6. The method of any one of claims 1 to 6, further comprising: The object is cleaned before measuring the contamination level and optionally dried.
7. The method of claim 6, further comprising: If no point with a contamination level below the threshold level can be located, the object is recleaned.
8. The method of claim 6 or 7, wherein, Cleaning and / or recleaning comprises sanding, spraying a liquid, mechanical cleaning, chemical cleaning, high-pressure water cleaning, laser-based cleaning or any combination thereof.
9. The method of any one of claims 1 to 8, further comprising: If multiple points on the surface have a contamination level below the threshold level, one point is selected from the multiple points and the laser beam is directed to the selected point.
10. The method of any one of claims 1 to 9, wherein, Directing the laser beam is performed by manipulating a mirror of a movable arrangement that reflects the laser beam.
11. The method of any one of claims 1 to 10, wherein, Assigning a class is performed by a machine learning algorithm.
12. The method of any one of claims 1 to 11, wherein, Sorting the metal-containing objects into one of a first fraction (A) and a second fraction (B) is based on one of a metal property of the metal-containing objects and a metal property of an alloy composition of the metal-containing objects.

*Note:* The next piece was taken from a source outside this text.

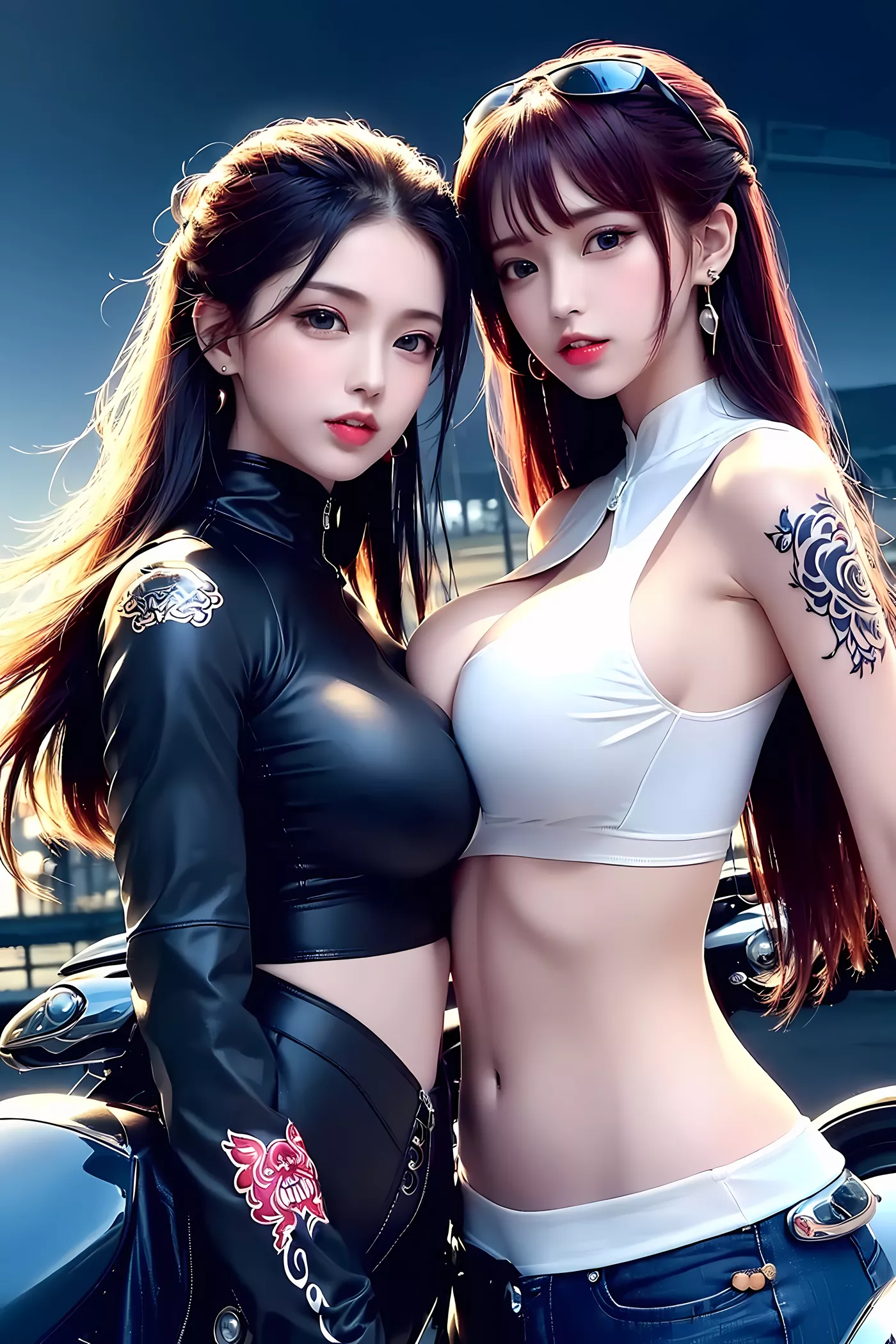 图片[11]-AI绘画 455 机车少女[89P] – 速更版-美库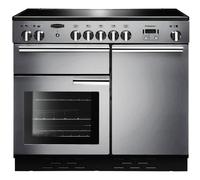 Rangemaster PROP100ECSS/C Professional Plus Stainless Steel / Chrome 100cm Ceramic Range Cooker A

13. A system (1) for sorting metal-containing objects in a stream of metal-containing objects, the system comprising: a measurement unit (3) for measuring a contamination level on a surface of the metal-containing objects; a laser unit (4B) comprising a laser direction unit (4B’) and a spectrometer (C); and a processing unit (6) comprising a circuit (6A) configured to: - receive the measured contamination level from at least one of the measurement units (3); - locate at least one point on the surface where the contamination level is below a threshold level; and - transmit the located point to the laser direction unit (4B’); wherein the laser direction unit (4A) is configured to form a plasma at the located point or to form a light signal comprising a plurality of Raman wavelengths; wherein the spectrometer (4C) is configured to measure a spectrum of the plasma, or to measure a spectrum of the plurality of Raman wavelengths; wherein the circuitry (6A) is further configured to: - receive the measured spectrum from the spectrometer (4C); and - assign a class to the metal-containing object based on the received spectrum; and wherein the system (1) further comprises: at least one sorting unit (5) for sorting the metal-containing object into one of a first fraction (A) and a second fraction (B) based on the assigned class.
14. The system of claim 13, wherein, The measurement unit (3) comprises a sensor (3B), such as a visible light sensor, a UV sensor, and / or a NIR sensor.
15. The system of claim 13 or 14, wherein, The laser unit (4B) is a LIBS unit, or is a Raman spectroscopy unit, such as a SERS unit.
16. The system according to any one of claims 13 to 15, further comprising a cleaning unit (8) and optionally a drying unit (9).
17. The system of claim 16, wherein, The cleaning unit (8) is one of an abrasive unit, a liquid spray unit, a mechanical cleaning unit, a chemical cleaning unit, a high-pressure water cleaning unit, a laser-based cleaning unit, or any combination thereof.
18. The system of any one of claims 13 to 17, wherein, The circuitry (6A) is further configured to select a point from the plurality of points and direct the laser beam to the selected point if the plurality of points on the surface have a contamination level below the threshold level.
19. The system of any one of claims 13 to 18, wherein, The laser direction unit (4A) comprises at least one moveably arranged mirror.
20. The system of any one of claims 13 to 19, wherein, The circuitry (6A) is further configured to assign a class by means of a machine learning algorithm.
21. The system of any one of claims 13 to 20, wherein, The sorting unit (5) is configured to sort the metal-containing object based on one of a metal property of the metal-containing object and a metal property of an alloy composition of the metal-containing object.